The scores are in the 0-1 range with increments of 0.25 with the following meanings:

    1.0 - Very close match. This is typically an exact match except possibly for differences in conjugation, quantity (e.g. singular vs. plural), and addition or removal of stopwords (e.g. “the”, “and”, “or”).
    0.75 - Close synonym, e.g. “mobile phone” vs. “cellphone”. This also includes abbreviations, e.g. "TCP" -> "transmission control protocol".
    0.5 - Synonyms which don’t have the same meaning (same function, same properties). This includes broad-narrow (hyponym) and narrow-broad (hypernym) matches.
    0.25 - Somewhat related, e.g. the two phrases are in the same high level domain but are not synonyms. This also includes antonyms.
    0.0 - Unrelated.


Obviously, there are more phrases that are "Synonyms which don’t have the same meaning" than other categories.

In [None]:
train.groupby('score').nunique()

In [None]:
train[train['anchor'] == 'abatement'].count()

There are more unique elements in "target" and it's logic as one type of anchor or context can have different targets.

# Test Corpus

In [None]:
# Charging 'test' corpus
test = pd.read_csv("/kaggle/input/us-patent-phrase-to-phrase-matching/test.csv")

In [None]:
test.shape

'test' dataset contains only 36 lines

# Additional Context

As we can see, the phrases in 'train' dataset are very short. The NLP tasks on short phrases are the most challenging ones. We can find more contexte in another database "Cooperative Patent Classification Codes Meaning" ("cpc-codes") added by @xhlulu which is available on Kaggle. 

In [None]:
titles = pd.read_csv("../input/cpc-codes/titles.csv")
print(titles.shape)
titles.head()

The 'cpc-codes' dataset provides more context in "title" colomn. We can use it to inrich the 'train' dataset. Let's go into more details of this dataset.

In [None]:
titles[titles['section'] == 'A']['code'].unique

One section can contain sub-  and sub- sub- sections.

'pandas-profiling' library allows to get a fast EDA with a nice layout.
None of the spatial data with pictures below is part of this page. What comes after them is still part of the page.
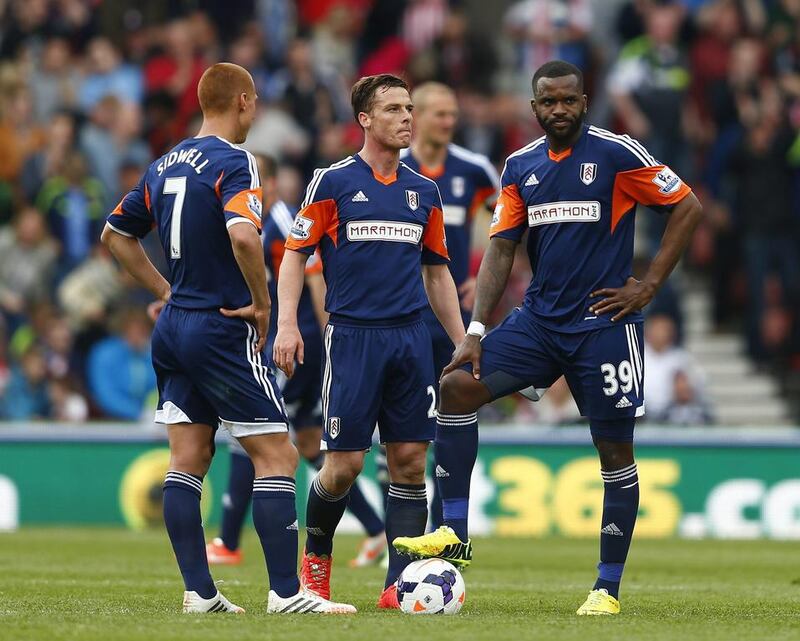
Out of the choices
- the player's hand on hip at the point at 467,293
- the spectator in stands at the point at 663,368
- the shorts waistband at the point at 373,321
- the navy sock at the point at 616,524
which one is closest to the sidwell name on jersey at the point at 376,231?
the shorts waistband at the point at 373,321

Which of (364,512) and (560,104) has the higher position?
(560,104)

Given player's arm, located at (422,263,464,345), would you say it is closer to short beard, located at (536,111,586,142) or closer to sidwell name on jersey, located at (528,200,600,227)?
sidwell name on jersey, located at (528,200,600,227)

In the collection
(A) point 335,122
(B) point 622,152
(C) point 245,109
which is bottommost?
(B) point 622,152

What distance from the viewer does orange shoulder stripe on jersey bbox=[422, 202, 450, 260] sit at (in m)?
8.70

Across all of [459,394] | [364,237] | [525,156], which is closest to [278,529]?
[459,394]

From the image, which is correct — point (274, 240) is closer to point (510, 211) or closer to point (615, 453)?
point (510, 211)

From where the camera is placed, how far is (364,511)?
38.4 feet

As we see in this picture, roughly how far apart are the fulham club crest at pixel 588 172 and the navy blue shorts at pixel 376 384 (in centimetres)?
113

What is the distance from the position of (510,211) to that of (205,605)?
8.27 ft

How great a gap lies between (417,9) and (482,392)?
13.9 meters

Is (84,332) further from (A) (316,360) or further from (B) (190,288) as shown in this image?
(B) (190,288)

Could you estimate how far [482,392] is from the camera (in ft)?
27.4

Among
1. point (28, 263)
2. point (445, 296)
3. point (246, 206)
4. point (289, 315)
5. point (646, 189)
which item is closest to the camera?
point (246, 206)

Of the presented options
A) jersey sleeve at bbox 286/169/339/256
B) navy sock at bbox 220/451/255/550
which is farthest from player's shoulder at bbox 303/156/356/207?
navy sock at bbox 220/451/255/550
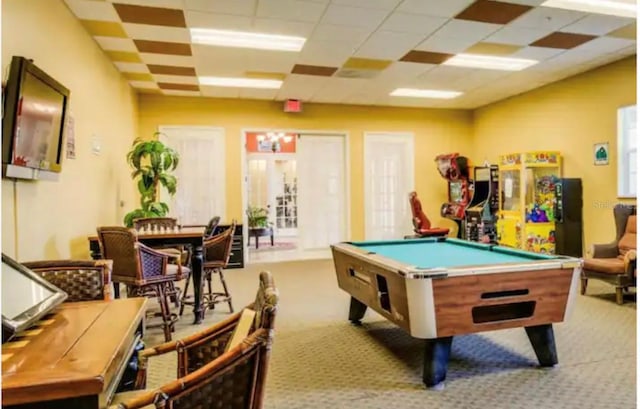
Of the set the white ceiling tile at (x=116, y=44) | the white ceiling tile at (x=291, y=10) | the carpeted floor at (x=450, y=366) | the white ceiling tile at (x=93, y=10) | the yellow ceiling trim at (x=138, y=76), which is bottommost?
the carpeted floor at (x=450, y=366)

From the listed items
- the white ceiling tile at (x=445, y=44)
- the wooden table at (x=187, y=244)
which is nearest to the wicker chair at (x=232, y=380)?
the wooden table at (x=187, y=244)

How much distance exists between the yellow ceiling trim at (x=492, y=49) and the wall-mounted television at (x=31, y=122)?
435 cm

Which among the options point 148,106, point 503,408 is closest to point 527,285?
point 503,408

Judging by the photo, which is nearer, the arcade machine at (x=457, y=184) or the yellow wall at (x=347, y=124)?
the yellow wall at (x=347, y=124)

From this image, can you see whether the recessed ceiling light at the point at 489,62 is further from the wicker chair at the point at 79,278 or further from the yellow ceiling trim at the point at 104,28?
the wicker chair at the point at 79,278

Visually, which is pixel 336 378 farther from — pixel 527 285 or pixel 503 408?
pixel 527 285

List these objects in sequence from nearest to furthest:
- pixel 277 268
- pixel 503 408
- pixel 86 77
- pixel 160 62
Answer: pixel 503 408, pixel 86 77, pixel 160 62, pixel 277 268

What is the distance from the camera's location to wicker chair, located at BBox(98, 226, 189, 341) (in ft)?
10.9

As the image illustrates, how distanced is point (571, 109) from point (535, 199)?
1.43 metres

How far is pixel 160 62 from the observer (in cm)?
546

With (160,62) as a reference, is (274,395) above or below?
below

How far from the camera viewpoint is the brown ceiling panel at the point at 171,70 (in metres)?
5.67

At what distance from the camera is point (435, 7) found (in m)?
3.90

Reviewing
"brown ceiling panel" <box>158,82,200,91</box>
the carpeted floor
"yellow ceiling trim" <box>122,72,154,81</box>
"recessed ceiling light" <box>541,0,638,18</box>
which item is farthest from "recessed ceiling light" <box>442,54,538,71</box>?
"yellow ceiling trim" <box>122,72,154,81</box>
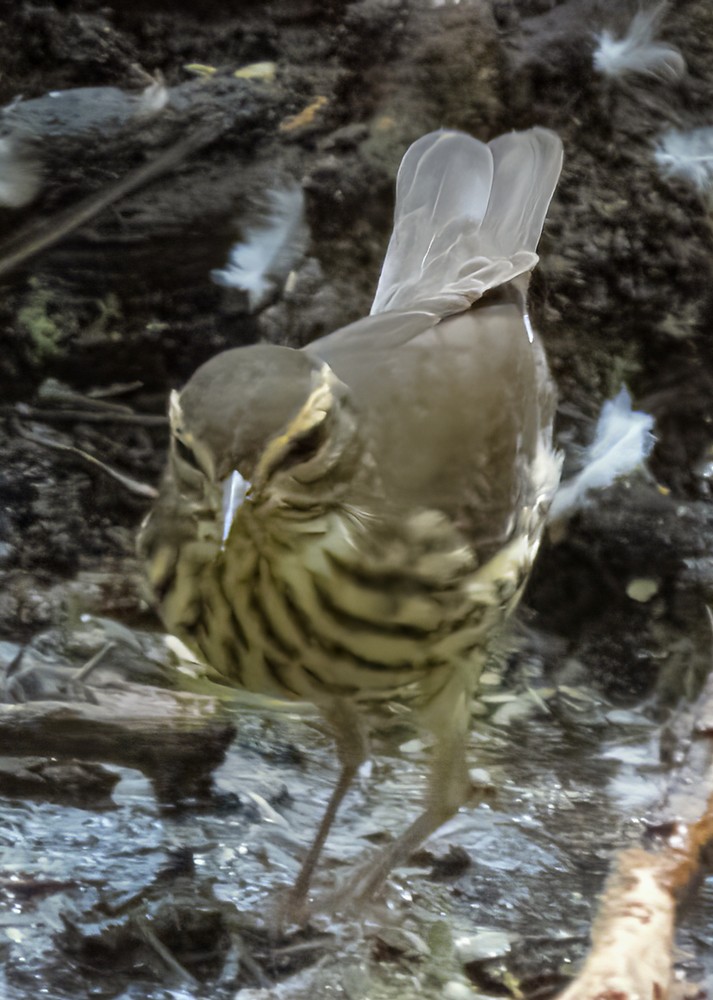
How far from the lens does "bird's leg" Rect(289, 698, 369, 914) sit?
2.46m

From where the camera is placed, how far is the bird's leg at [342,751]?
246 centimetres

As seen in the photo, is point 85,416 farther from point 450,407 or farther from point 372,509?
point 372,509

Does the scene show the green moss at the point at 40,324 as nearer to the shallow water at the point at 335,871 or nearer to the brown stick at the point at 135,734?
the brown stick at the point at 135,734

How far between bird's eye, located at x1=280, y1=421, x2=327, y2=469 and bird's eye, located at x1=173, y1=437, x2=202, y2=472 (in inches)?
4.7

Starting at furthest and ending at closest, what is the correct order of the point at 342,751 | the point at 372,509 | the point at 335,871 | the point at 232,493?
the point at 342,751
the point at 335,871
the point at 372,509
the point at 232,493

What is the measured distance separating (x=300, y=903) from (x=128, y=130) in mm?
2182

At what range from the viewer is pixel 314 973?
2.06 meters

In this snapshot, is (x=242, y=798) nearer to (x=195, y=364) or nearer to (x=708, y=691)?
(x=708, y=691)

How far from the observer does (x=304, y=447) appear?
6.44ft

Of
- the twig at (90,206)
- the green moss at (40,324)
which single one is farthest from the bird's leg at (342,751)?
the twig at (90,206)

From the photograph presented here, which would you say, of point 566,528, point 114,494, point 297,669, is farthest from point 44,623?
point 566,528

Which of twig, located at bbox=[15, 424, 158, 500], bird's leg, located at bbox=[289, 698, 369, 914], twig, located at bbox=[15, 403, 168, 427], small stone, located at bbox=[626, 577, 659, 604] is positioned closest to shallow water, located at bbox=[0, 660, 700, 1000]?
bird's leg, located at bbox=[289, 698, 369, 914]

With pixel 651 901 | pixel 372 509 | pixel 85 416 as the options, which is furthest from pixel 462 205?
pixel 651 901

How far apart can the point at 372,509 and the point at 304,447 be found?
276 mm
However, one should be careful in interpreting the obtained results. Depending on the dataset some part of analysis can be sensless.

In [None]:
!pip install pandas-profiling

In [None]:
import pandas_profiling
#Generating PandasProfiling Report
report = pandas_profiling.ProfileReport(titles)

In [None]:
report

# Wordcloud

A wordcloud allows us to perseive in a glance the main semantic trends in the dataset. The words that appear bigger than others in the cloud are the words that have the biggest occurances in the dataset.

In [None]:
from wordcloud import WordCloud, ImageColorGenerator
import matplotlib.pyplot as plt
from PIL import Image
import numpy as np

In [None]:
cloud_txt = ' '.join(train['target'].values.tolist())

In [None]:
wc = WordCloud()

In [None]:
wc.generate(cloud_txt)

In [None]:
wc.to_file('output.png')

In [None]:
%matplotlib inline
plt.imshow(wc, interpolation='bilinear')
plt.axis("off")
plt.show()

Based on wordcloud, we can suppose that the 'train' dataset contains phrases describing different devices, systems and materials. Let's make a wordcloud for the 'cpc-codes' dataset.

In [None]:
cloud_titles = ' '.join(titles['title'].values.tolist())

As the 'cpc-codes' dataset is bigger than the 'train' one, let's make the wordcloud image bigger.

In [None]:
wordcloud = WordCloud(width = 800, 
                      height = 800,
                      background_color ='white',
                      min_font_size = 10,
                      ).generate(cloud_txt) 

# plot the WordCloud image                        
plt.figure(figsize = (8, 8), facecolor = None)
plt.title("- Most Common Words within U.S. Patent Phrases -",
           size=22, weight="bold")
plt.imshow(wordcloud) 
plt.axis("off") 
plt.tight_layout(pad = 0) 

plt.show()

The general topic remains the same. The patents give the technical description of different devices, systems and materials. The patent code descriptions give precisions and details.

The EDA step is finished. The next step is training and testing different models.